**TEXT FOR ANALYSIS:**
Stay inside Google's rules
Sharing your direct link is exactly what Google recommends, so you are on safe ground. The line you must not cross is incentives and cherry-picking: do not pay for reviews, do not offer a discount or a freebie in exchange for one, and do not only send the link to customers you are sure will rate you well. Ask everyone, the same way. If you are tempted by a shortcut, read can you buy Google reviews? first - it is not worth the risk to your listing.
Where this fits
A direct review link is the single easiest lever for earning more reviews, and steady review growth feeds straight into your Reviews Score - the part of Retriever Score that tracks how your reviews stack up against the other businesses competing for the same customers. Whether you run a plumbing company, a dental practice, or any other local business, the move is the same: get your link, make a QR code, and ask every happy customer. It is a small change that compounds, and it sits at the heart of the review work in the local SEO guide.
Frequently asked questions
Where do I find my Google review link?
Sign in to your Google Business Profile (search your business name on Google while signed in to the business account, or go to business.google.com). Look for the "Get more reviews" or "Ask for reviews" button - it gives you a short link, like g.page/r/..., that opens your review box directly. Copy it and you are done.
Is the Google review link free?
Yes. The link is a free feature of your Google Business Profile. There is nothing to buy. Some companies sell review cards or "review funnel" tools, but the link and QR code themselves cost nothing to create.
How do I turn my review link into a QR code?
Paste your copied review link into any free QR code generator, then download the image and print it on a card, sticker, receipt, or sign. When a customer scans it with their phone camera, it opens your Google review box - no typing, no searching.
Is it against Google policy to ask for reviews with a link?
No. Google encourages you to ask happy customers for honest reviews, and sharing your direct link is the recommended way to do it. What Google does not allow is buying reviews, offering a discount or gift in exchange for one, or only asking customers you know will rate you well. Ask everyone, the same way, every time.
Why does an old g.page link still work?
Older "Google My Business" short links (g.page/...) still resolve to your current review box, so a card you printed last year keeps working. If you ever generate a fresh link from your profile, it points to the same place. You do not need to reprint everything every time Google renames the product.

**RECORDS:**
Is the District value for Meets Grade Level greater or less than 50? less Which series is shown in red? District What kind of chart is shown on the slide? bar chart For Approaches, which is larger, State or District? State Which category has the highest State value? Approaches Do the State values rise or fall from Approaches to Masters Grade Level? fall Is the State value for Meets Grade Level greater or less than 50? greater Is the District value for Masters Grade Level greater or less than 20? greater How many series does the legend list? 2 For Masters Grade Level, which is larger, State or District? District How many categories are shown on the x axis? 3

--

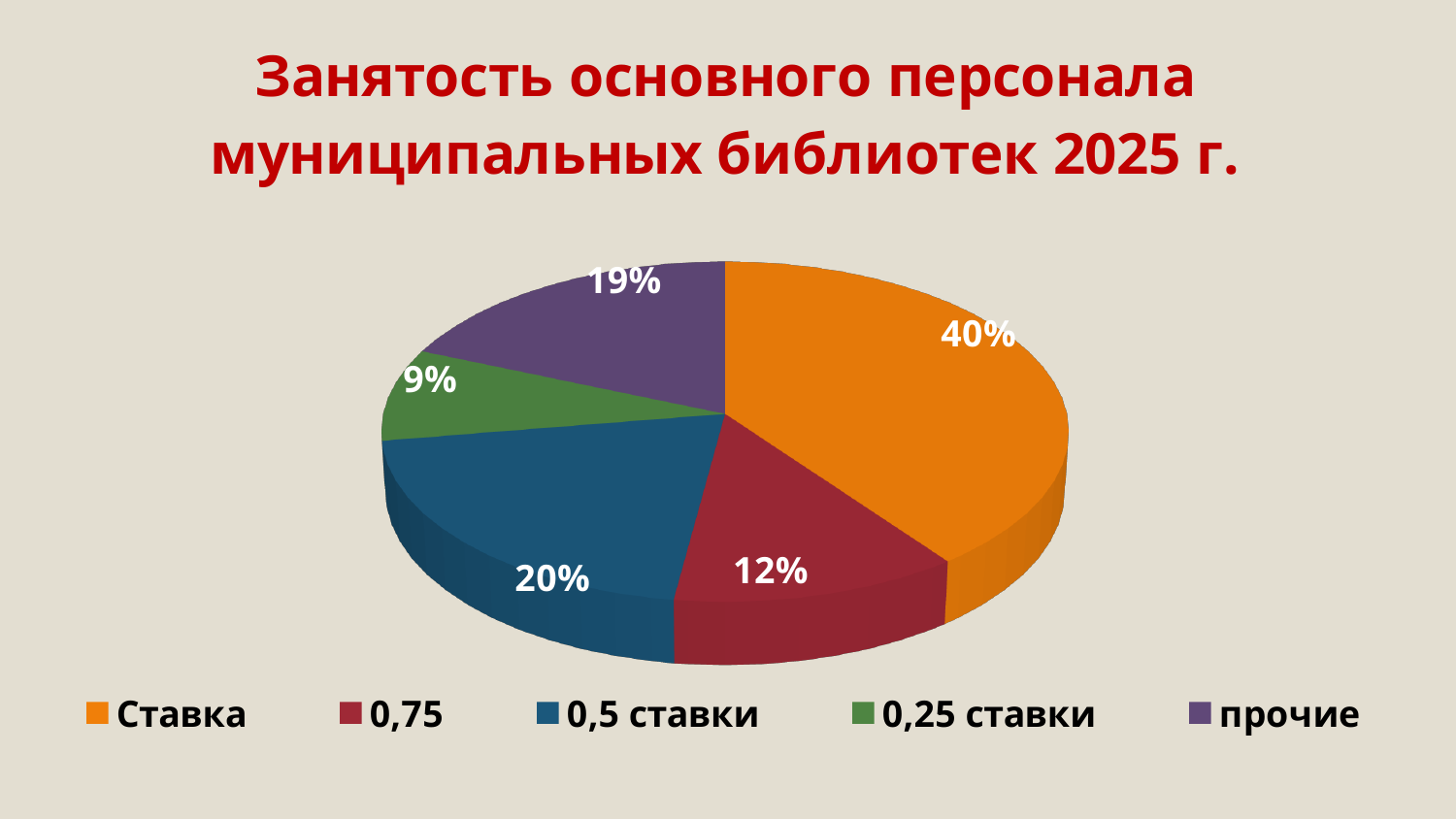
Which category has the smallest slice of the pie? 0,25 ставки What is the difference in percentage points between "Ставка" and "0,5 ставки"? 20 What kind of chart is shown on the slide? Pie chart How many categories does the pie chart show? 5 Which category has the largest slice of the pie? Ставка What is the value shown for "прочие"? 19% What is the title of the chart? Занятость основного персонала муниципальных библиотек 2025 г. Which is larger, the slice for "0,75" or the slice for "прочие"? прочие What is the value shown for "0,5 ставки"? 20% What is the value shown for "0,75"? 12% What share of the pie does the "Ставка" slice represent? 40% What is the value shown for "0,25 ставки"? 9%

**PROMPT:** Can you write out, word for word, the stretch of the Google review link text from "Stay inside Google's" through "to your listing."?

**EXPECTED ANSWER:**
Stay inside Google's rules
Sharing your direct link is exactly what Google recommends, so you are on safe ground. The line you must not cross is incentives and cherry-picking: do not pay for reviews, do not offer a discount or a freebie in exchange for one, and do not only send the link to customers you are sure will rate you well. Ask everyone, the same way. If you are tempted by a shortcut, read can you buy Google reviews? first - it is not worth the risk to your listing.